From Word to World: Evaluate and Mitigate Culture Bias in LLMs via Word Association Test
This addresses the problem of cultural bias in LLMs for users seeking inclusive language technologies, representing a novel methodological paradigm rather than an incremental improvement.
The paper tackled culture bias in large language models (LLMs) by extending a word association test to assess cross-cultural alignment, and proposed CultureSteer to embed cultural-specific semantic associations, resulting in substantial improvement in capturing diverse semantic associations and efficacy in culture-sensitive downstream tasks.
The human-centered word association test (WAT) serves as a cognitive proxy, revealing sociocultural variations through culturally shared semantic expectations and implicit linguistic patterns shaped by lived experiences. We extend this test into an LLM-adaptive, free-relation task to assess the alignment of large language models (LLMs) with cross-cultural cognition. To address culture preference, we propose CultureSteer, an innovative approach that moves beyond superficial cultural prompting by embedding cultural-specific semantic associations directly within the model's internal representation space.

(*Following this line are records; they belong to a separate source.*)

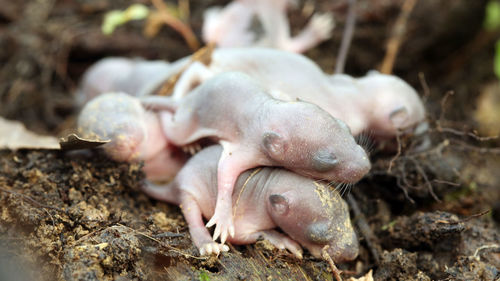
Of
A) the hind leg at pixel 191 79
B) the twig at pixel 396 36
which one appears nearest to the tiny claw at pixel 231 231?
the hind leg at pixel 191 79

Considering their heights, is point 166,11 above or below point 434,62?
above

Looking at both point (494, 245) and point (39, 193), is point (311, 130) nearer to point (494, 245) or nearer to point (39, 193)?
point (494, 245)

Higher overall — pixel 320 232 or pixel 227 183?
pixel 227 183

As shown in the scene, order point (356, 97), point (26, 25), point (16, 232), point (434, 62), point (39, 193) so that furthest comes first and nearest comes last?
point (434, 62), point (26, 25), point (356, 97), point (39, 193), point (16, 232)

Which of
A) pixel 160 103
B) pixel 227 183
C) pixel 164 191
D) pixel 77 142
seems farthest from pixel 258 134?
pixel 77 142

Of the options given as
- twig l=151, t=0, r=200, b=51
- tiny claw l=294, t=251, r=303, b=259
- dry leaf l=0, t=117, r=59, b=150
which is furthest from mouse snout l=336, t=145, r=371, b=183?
twig l=151, t=0, r=200, b=51

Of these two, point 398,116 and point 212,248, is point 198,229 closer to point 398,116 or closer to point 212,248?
point 212,248

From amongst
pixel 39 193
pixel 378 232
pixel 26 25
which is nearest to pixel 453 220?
pixel 378 232
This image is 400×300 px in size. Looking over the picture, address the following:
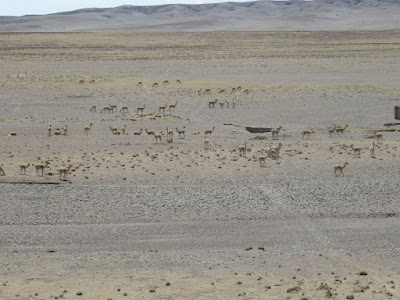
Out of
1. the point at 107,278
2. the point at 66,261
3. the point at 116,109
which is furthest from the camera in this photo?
the point at 116,109

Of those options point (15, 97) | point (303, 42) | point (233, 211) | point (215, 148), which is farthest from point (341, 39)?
point (233, 211)

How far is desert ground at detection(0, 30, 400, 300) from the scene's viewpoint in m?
15.4

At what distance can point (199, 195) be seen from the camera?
2205cm

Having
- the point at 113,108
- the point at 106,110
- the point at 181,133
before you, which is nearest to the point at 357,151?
the point at 181,133

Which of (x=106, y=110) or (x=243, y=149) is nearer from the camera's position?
(x=243, y=149)

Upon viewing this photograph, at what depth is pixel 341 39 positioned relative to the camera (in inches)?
4119

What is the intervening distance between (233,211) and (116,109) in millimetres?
20189

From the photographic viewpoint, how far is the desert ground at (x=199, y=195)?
15.4m

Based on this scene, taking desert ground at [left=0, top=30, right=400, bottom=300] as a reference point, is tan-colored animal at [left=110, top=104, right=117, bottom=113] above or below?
above

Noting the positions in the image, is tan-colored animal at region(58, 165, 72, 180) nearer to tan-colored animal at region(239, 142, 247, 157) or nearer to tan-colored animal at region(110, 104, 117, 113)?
tan-colored animal at region(239, 142, 247, 157)

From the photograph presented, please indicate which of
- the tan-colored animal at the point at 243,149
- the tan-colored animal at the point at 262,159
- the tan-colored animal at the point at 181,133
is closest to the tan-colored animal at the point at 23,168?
the tan-colored animal at the point at 243,149

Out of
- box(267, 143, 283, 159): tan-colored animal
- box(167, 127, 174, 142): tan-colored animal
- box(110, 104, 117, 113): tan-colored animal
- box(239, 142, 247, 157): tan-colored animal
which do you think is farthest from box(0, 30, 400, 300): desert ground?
box(267, 143, 283, 159): tan-colored animal

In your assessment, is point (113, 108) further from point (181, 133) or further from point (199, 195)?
point (199, 195)

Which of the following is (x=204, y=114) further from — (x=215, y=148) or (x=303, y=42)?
(x=303, y=42)
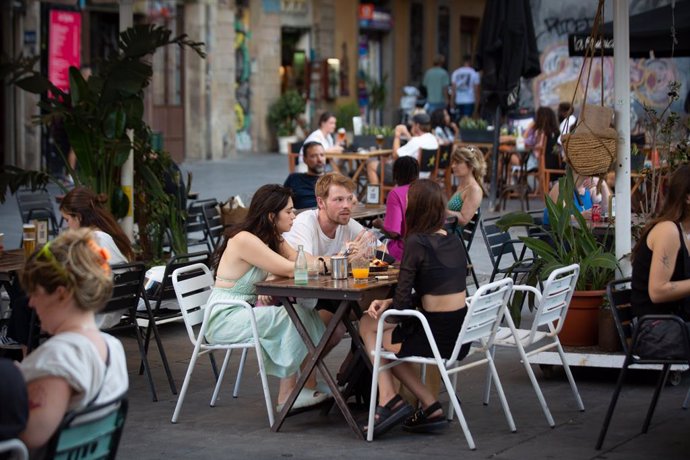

Experiments show that current LLMs exhibit significant bias toward Western (notably American) schemas at the word association level. In contrast, our model substantially improves cross-cultural alignment, capturing diverse semantic associations. Further validation on culture-sensitive downstream tasks confirms its efficacy in fostering cognitive alignment across cultures. This work contributes a novel methodological paradigm for enhancing cultural awareness in LLMs, advancing the development of more inclusive language technologies.